In 1949 Clarence Heckethorn made a decision that would change the course of his career and journalism in the Las Vegas Valley. Heckethorn, the Las Vegas Review-Journal's sports editor for five years during the late 1940s, opted to support the paper's production crew and pressmen who had been locked out after the R-J installed new equipment and eliminated jobs.
Heckethorn, fellow Review-Journal reporter Ray Germain and others joined the ousted International Typographers Union workers in founding the Las Vegas Free Press, which in 1950 was purchased by Hank Greenspun and renamed the Las Vegas Sun.
Clarence A. Heckethorn, the Sun's first sports editor, who later became the leader of the board that oversees the state's worker's compensation system, died Sunday.

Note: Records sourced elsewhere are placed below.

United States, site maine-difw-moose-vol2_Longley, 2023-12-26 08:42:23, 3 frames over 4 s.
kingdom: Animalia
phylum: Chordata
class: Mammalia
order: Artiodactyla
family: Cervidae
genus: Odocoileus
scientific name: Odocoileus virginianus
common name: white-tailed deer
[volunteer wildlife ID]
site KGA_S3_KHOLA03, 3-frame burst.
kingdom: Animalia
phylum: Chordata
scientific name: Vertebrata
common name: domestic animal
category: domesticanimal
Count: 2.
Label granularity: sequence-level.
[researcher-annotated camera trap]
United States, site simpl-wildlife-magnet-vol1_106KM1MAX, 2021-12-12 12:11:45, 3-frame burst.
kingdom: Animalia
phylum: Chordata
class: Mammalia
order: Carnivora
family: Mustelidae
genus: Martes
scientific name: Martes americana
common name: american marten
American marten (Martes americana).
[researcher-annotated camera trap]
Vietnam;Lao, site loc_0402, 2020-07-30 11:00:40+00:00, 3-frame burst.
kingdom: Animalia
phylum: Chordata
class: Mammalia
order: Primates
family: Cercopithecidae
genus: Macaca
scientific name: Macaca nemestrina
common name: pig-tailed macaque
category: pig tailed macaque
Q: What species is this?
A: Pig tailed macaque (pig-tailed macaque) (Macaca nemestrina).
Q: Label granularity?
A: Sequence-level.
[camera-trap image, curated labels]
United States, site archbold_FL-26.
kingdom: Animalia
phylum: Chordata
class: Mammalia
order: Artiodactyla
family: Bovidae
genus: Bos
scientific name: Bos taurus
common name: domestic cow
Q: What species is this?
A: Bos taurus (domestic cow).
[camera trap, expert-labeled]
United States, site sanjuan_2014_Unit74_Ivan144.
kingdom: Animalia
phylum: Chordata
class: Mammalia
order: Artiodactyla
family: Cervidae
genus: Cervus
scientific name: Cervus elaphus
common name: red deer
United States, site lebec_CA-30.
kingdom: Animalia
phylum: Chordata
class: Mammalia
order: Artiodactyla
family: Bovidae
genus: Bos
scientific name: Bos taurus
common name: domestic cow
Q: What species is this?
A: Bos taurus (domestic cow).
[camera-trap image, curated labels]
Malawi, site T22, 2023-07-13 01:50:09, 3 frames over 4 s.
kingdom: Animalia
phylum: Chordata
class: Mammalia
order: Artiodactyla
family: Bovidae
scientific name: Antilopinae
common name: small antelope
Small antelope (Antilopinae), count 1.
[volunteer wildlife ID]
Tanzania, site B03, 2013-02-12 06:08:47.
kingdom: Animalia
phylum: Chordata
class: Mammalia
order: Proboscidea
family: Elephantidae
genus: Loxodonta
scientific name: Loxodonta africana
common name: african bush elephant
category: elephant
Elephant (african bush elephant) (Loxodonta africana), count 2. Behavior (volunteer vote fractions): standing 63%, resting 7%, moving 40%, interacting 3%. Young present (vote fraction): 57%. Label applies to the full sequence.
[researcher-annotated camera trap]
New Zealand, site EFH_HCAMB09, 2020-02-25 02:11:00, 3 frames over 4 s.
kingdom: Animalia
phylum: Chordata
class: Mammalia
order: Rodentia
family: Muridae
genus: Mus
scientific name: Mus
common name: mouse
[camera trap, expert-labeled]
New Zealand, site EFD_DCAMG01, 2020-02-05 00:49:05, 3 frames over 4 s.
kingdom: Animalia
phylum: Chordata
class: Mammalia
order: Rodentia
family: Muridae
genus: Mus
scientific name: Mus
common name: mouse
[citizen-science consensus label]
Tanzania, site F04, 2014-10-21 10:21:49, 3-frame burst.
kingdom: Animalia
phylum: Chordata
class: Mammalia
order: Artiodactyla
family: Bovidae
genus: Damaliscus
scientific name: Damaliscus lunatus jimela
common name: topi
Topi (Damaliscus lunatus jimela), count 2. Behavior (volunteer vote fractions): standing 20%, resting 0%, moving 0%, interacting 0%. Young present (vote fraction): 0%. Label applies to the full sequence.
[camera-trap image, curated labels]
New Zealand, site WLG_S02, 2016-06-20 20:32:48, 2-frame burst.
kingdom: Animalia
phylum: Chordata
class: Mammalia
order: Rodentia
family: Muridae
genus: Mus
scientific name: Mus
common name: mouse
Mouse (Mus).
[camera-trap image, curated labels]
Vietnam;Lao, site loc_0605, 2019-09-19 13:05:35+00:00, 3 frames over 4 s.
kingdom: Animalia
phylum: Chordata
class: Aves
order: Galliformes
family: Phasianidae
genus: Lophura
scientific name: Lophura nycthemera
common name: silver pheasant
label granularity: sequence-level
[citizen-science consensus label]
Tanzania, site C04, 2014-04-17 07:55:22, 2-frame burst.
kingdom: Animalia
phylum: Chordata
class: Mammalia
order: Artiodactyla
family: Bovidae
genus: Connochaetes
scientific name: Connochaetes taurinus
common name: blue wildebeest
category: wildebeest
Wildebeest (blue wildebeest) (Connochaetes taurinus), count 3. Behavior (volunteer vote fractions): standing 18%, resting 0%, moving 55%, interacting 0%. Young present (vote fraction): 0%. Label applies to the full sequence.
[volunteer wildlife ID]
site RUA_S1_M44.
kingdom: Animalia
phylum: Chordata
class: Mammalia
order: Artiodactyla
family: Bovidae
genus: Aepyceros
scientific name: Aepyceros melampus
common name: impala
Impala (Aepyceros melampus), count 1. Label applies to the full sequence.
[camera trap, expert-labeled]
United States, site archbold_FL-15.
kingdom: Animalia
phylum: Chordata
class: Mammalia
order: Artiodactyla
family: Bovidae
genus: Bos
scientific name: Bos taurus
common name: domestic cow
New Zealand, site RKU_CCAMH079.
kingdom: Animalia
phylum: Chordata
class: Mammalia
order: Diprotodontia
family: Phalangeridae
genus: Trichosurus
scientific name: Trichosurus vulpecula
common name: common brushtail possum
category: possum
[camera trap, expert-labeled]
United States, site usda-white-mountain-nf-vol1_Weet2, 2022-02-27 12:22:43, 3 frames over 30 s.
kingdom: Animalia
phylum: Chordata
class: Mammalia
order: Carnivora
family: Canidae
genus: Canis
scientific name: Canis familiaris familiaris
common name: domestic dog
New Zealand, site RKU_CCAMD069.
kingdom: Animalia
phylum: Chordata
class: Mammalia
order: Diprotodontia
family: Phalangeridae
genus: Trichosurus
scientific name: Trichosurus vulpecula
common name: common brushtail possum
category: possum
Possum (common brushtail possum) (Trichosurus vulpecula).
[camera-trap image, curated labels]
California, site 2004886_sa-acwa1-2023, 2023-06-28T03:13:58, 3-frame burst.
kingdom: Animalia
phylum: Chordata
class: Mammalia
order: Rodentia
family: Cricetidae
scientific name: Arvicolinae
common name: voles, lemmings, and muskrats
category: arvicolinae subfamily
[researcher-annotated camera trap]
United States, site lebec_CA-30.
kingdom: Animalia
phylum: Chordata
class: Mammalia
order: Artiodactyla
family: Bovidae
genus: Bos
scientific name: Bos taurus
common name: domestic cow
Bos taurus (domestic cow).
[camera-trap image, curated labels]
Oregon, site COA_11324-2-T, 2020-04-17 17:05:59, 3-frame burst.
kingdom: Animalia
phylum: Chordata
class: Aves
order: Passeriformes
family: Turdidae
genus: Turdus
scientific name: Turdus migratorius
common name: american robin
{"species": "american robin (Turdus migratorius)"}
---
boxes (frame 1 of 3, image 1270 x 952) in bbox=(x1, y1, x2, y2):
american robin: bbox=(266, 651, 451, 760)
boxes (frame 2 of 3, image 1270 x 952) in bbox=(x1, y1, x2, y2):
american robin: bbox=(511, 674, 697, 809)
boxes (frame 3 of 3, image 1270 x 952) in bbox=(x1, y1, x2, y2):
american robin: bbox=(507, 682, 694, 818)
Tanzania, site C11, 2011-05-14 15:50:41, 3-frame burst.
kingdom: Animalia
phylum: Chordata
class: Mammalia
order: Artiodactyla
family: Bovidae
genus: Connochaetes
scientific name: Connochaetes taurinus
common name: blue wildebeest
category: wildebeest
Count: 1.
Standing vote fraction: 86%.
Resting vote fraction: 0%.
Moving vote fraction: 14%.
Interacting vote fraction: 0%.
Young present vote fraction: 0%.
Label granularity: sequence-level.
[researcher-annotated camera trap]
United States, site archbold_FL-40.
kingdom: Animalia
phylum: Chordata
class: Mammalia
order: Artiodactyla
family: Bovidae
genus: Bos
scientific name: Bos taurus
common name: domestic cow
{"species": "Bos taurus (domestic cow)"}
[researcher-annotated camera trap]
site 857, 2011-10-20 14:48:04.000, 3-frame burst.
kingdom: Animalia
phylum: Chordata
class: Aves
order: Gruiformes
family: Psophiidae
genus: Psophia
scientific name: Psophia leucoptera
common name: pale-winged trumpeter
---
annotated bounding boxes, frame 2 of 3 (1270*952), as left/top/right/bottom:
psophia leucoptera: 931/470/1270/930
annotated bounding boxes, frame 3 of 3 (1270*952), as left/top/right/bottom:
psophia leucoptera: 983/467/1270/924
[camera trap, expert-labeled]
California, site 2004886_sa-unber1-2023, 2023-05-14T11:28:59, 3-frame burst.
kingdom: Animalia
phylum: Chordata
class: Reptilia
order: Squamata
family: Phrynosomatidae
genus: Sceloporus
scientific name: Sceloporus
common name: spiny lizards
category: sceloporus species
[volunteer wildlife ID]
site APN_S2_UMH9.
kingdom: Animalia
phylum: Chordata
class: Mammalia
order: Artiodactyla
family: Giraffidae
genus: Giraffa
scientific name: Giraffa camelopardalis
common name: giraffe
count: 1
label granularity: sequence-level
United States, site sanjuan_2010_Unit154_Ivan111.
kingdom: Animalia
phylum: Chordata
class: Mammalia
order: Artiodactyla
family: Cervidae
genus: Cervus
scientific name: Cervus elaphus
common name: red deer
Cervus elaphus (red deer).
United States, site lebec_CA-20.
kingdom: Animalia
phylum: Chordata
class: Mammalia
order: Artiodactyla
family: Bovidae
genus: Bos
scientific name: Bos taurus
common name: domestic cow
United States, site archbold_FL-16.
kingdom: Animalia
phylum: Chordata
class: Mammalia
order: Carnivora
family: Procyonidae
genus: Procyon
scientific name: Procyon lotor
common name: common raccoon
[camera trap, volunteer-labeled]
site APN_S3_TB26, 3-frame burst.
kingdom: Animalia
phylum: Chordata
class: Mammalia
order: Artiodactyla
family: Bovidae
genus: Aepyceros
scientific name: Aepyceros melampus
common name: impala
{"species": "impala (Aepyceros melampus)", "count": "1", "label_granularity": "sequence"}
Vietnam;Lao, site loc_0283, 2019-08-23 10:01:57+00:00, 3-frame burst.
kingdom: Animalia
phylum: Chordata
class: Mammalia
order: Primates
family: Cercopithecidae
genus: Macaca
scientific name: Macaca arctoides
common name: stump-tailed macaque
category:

He was 88.
"My brother at the time of the lockout was president of the local editorial writers union and was not about to cross a picket line," said Howard Heckethorn, a retired schoolteacher who has a local school named for him.
"After he left the Sun in 1959 to become chairman of the Industrial Insurance Commission (now the Employers Insurance Company of Nevada), my brother missed covering sports. He loved football, basketball and boxing and for many years continued to go to big local events."
In the Sun's 50th anniversary edition five years ago, Alan Jarlson, a Sun reporter in the 1950s and '60s, called Heckethorn and the paper's first managing editor, Germain, part of "a band of young Turks from the old school of newspapering," referring to the staff's aggressiveness.
The Sun had a union production shop and press operation until 1990, when the paper entered into a joint operating agreement with the Review-Journal, which took over those operations with its nonunion production departments.
Heckethorn also served as executive director of Nevada Blue Cross Blue Shield before retiring in 1985.